Christian Chapman in his studio.
MAJOR PRIZE FOR THUNDER BAY ART GALLERY
Eleven paintings by Anishinaabe artist Christian Chapman acquired for the Thunder Bay Art Gallery’s collection, with support from the York Wilson Endowment Award.
“I’d like to thank the kweug who trusted me to create this body of work. These paintings have become a family. Keeping them together is a blessing,” says Chapman
This fall, with generous support from the York Wilson Endowment Award, the Thunder Bay Art Gallery welcomes 11 mixed-media paintings into its collection. The paintings are from the series Ziibaaska’iganagoodayan – The Jingle Dress by acclaimed Fort William First Nation artist Christian Chapman.
The works of art are bright and bold images of Anishinaabeg Kweug (Anishinaabe women) who are wearing their jingle dresses.

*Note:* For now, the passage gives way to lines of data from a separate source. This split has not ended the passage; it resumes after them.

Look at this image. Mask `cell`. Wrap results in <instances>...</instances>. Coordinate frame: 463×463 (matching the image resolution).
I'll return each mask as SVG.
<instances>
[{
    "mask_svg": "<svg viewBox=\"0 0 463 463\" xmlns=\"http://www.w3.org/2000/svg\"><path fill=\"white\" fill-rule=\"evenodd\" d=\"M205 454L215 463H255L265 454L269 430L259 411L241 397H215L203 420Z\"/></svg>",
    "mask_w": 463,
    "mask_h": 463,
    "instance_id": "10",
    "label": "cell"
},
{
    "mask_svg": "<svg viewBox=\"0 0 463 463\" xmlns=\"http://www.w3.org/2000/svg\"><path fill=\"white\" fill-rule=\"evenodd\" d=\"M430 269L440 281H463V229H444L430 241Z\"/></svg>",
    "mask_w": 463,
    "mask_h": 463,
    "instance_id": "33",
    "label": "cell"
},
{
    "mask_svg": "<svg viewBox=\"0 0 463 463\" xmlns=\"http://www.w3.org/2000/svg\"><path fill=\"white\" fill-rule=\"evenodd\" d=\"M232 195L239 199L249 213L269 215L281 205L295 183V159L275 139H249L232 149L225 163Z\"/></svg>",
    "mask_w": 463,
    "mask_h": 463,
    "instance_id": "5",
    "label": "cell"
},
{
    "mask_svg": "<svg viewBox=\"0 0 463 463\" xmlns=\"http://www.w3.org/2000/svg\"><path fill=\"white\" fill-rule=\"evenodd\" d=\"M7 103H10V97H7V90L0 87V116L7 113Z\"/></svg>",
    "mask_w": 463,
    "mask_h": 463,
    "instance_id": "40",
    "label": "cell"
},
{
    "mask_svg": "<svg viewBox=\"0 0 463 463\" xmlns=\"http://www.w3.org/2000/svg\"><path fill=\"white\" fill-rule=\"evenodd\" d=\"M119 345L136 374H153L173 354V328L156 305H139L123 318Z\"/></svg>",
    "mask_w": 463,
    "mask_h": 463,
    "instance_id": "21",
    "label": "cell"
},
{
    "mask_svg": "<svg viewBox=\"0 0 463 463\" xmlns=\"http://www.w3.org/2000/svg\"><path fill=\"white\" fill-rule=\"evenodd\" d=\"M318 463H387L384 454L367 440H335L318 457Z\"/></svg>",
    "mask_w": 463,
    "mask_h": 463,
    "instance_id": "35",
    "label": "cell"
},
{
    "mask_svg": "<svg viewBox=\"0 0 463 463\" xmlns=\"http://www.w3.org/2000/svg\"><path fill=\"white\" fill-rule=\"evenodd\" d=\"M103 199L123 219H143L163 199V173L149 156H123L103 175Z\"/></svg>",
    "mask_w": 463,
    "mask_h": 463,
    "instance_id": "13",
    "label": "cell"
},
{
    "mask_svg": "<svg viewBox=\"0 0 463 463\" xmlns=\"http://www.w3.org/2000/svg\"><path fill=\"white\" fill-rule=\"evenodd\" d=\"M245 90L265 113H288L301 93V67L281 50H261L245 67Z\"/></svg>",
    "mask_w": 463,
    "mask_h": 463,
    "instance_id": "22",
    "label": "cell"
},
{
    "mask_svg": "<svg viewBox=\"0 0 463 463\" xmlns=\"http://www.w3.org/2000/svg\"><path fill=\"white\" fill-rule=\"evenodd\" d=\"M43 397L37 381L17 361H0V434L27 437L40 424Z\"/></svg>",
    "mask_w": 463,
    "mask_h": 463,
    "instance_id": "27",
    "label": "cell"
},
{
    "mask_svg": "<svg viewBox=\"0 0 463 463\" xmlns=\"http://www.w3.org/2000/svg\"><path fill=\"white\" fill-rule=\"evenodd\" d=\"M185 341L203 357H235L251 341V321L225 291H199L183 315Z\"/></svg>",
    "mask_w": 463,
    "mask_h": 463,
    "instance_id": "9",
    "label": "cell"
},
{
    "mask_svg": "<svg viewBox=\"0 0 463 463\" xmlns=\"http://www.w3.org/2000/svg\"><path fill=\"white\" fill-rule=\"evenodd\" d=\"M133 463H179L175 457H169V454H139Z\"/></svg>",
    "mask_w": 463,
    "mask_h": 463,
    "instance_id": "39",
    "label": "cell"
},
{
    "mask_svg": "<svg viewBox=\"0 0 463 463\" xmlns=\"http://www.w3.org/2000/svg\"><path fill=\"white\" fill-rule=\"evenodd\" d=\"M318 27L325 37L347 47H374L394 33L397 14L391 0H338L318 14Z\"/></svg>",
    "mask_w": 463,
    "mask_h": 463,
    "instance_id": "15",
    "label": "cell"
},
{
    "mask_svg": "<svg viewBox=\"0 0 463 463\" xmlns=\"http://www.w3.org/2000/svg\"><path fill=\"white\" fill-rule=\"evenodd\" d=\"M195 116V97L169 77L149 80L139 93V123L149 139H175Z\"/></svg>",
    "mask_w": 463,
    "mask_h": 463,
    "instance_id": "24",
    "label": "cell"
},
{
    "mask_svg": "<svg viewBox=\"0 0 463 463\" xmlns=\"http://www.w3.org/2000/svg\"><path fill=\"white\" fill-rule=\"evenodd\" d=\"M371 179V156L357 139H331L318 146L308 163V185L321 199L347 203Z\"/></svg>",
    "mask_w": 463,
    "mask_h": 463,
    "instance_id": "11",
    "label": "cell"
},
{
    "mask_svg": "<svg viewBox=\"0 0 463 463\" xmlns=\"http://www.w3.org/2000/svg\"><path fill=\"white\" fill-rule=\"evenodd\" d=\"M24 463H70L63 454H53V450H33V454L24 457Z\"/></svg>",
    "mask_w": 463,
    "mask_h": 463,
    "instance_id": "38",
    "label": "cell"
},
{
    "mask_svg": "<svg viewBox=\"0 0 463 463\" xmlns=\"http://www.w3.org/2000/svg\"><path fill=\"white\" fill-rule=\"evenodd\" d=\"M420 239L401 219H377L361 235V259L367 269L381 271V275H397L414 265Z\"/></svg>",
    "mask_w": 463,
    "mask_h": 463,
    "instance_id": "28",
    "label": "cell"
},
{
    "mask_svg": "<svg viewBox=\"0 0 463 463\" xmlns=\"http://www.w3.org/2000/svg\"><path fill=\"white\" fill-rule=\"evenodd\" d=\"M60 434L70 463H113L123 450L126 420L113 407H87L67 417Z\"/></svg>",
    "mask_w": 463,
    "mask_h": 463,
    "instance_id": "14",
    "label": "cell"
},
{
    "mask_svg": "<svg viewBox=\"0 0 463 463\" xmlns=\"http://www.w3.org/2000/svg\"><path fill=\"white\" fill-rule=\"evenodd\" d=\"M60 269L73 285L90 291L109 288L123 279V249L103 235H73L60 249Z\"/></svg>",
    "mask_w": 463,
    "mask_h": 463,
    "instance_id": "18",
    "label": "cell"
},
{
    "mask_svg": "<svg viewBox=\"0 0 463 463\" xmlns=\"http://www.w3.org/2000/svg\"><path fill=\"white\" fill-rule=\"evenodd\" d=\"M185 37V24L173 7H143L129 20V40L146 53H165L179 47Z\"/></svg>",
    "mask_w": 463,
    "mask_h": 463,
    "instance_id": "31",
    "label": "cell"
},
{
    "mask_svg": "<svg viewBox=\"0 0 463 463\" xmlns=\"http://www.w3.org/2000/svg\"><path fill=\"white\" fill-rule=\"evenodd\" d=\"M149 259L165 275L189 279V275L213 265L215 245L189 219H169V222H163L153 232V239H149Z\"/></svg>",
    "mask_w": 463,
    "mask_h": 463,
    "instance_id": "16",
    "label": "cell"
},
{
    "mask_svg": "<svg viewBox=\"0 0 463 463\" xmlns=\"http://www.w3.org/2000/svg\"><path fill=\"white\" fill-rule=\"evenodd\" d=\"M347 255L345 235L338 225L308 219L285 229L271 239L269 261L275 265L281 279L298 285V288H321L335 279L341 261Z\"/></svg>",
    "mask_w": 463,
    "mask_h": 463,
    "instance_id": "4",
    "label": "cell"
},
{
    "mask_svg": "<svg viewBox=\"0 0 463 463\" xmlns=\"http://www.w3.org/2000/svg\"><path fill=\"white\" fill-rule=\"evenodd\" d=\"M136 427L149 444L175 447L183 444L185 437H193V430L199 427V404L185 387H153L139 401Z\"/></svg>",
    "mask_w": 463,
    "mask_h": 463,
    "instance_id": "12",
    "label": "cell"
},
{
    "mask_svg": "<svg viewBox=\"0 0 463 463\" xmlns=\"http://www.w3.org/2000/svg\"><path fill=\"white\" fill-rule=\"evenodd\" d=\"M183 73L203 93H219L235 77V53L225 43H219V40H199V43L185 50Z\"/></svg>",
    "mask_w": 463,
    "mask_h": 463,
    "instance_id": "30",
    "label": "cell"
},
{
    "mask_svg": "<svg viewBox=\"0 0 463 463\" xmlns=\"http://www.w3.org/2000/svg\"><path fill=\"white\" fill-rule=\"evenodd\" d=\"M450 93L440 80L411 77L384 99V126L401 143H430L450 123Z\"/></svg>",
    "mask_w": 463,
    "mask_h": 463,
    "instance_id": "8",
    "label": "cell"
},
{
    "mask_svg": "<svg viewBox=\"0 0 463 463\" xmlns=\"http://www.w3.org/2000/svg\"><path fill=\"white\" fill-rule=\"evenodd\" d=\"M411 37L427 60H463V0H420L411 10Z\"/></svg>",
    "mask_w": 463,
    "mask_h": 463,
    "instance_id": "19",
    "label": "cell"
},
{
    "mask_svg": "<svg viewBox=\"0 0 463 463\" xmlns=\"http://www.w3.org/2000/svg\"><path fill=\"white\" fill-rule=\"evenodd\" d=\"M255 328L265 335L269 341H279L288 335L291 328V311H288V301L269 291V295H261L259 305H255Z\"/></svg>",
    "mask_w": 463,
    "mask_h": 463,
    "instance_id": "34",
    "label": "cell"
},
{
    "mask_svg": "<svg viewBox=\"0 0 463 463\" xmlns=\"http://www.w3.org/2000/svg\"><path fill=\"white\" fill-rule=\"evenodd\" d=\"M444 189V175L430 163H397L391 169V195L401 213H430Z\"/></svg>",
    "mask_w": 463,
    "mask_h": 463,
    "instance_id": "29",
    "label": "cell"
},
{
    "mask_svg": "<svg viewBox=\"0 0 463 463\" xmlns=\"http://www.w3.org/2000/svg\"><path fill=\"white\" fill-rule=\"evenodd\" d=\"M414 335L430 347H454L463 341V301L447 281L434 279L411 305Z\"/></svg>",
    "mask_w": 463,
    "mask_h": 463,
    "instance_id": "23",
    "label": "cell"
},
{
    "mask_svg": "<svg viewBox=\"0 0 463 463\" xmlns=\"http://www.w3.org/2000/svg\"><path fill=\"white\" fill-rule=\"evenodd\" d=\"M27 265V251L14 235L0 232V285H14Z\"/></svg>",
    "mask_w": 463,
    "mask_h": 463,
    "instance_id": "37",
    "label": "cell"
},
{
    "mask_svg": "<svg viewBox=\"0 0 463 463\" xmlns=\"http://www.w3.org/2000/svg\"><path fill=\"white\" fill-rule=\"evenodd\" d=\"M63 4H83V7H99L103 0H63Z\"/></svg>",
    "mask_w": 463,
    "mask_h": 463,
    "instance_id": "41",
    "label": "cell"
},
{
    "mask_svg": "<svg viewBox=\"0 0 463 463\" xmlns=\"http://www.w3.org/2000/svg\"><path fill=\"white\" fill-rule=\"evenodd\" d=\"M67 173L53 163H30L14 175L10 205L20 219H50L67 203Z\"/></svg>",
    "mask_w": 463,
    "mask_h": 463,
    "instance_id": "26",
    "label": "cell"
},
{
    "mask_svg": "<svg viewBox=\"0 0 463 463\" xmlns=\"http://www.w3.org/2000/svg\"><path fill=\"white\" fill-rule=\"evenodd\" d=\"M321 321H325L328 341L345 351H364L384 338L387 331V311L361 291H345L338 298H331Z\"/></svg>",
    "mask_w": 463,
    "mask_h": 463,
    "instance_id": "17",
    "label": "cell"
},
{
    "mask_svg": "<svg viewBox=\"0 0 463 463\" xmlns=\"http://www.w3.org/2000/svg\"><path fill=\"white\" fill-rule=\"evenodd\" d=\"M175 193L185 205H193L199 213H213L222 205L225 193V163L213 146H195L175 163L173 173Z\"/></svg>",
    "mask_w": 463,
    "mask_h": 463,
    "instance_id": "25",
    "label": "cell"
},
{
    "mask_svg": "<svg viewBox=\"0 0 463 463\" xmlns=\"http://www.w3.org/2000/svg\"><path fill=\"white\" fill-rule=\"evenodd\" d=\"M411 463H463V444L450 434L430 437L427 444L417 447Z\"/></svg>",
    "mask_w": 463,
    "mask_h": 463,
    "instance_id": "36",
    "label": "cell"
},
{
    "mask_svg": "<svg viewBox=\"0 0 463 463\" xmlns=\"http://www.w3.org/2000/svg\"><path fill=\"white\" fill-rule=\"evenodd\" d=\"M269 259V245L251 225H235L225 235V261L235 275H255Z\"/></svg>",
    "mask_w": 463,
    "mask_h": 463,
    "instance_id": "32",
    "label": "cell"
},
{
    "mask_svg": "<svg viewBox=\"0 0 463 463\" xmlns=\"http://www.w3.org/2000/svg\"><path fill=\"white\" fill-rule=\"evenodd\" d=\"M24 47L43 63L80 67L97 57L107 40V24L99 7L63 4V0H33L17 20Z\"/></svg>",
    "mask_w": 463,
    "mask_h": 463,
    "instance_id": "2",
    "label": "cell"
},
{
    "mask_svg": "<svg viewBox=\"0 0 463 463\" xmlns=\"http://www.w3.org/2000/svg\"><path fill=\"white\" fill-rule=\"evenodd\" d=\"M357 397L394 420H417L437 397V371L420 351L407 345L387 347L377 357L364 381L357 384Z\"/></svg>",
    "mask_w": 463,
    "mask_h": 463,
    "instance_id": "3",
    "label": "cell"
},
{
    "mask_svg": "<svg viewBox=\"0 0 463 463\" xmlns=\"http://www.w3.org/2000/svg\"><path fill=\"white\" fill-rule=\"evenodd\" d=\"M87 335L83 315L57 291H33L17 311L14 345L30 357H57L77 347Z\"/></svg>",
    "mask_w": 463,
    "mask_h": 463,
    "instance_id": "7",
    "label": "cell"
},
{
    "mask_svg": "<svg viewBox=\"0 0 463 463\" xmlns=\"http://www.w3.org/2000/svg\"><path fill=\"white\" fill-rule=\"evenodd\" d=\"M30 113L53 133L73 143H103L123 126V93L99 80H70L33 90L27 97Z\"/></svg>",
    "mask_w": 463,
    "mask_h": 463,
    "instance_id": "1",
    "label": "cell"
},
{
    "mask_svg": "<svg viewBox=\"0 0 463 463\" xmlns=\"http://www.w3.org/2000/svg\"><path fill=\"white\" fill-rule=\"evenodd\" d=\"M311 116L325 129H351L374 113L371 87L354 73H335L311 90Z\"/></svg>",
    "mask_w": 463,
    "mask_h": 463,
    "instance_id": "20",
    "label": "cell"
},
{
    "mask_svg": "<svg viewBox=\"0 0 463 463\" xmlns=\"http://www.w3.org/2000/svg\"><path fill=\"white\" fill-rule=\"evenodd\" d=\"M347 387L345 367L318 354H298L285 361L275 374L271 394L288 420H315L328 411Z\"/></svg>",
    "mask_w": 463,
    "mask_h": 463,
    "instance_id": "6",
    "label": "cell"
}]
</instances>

These screen printed and acrylic on canvas pieces revel in Warholian colour and composition. Each dancer has her hands on her hips, staring into the camera with confidence and purpose. The women in the portraits are Chapman’s friends, family, and fellow artists.
“I’d like to thank the kweug who trusted me to create this body of work. These paintings have become a family. Keeping them together is a blessing,” says Chapman. “Chi-miigwech to the York Wilson Endowment Award. I’d equally like to thank the Thunder Bay Art Gallery for their efforts in acquiring the work.” By keeping this series of paintings in Thunder Bay, the Gallery aims to honour past, present, and future generations in the community.
Christian Chapman (b, 1975) is of Anishinabe heritage from Fort William First Nation, Ontario. He creates two-dimensional mixed-media artwork that fuses elements of painting, drawing and printmaking. The act of storytelling has been an important part of his life: it has informed him of his culture by shaping his identity, personal experiences, and worldview.
“Chapman’s portraits are full of life, colour, and undeniable power. Bringing a series of this magnitude into our collection is important and exciting. We felt strongly about keeping Christian’s works in Thunder Bay, and we’re grateful and proud to do so,” says Penelope Smart, Curator. The Gallery will exhibit the series in 2023.
The York Wilson Endowment Award enables Canadian non-profit art museums and public art galleries to purchase original works by living, contemporary Canadian painters and sculptors. The endowment was established at the Canada Council for the Arts in 1997 to honour the contribution of Canadian painter York Wilson (1907-1984) to the field of visual art. This is the second time the Thunder Bay Art Gallery has been awarded the York Wilson Endowment Award.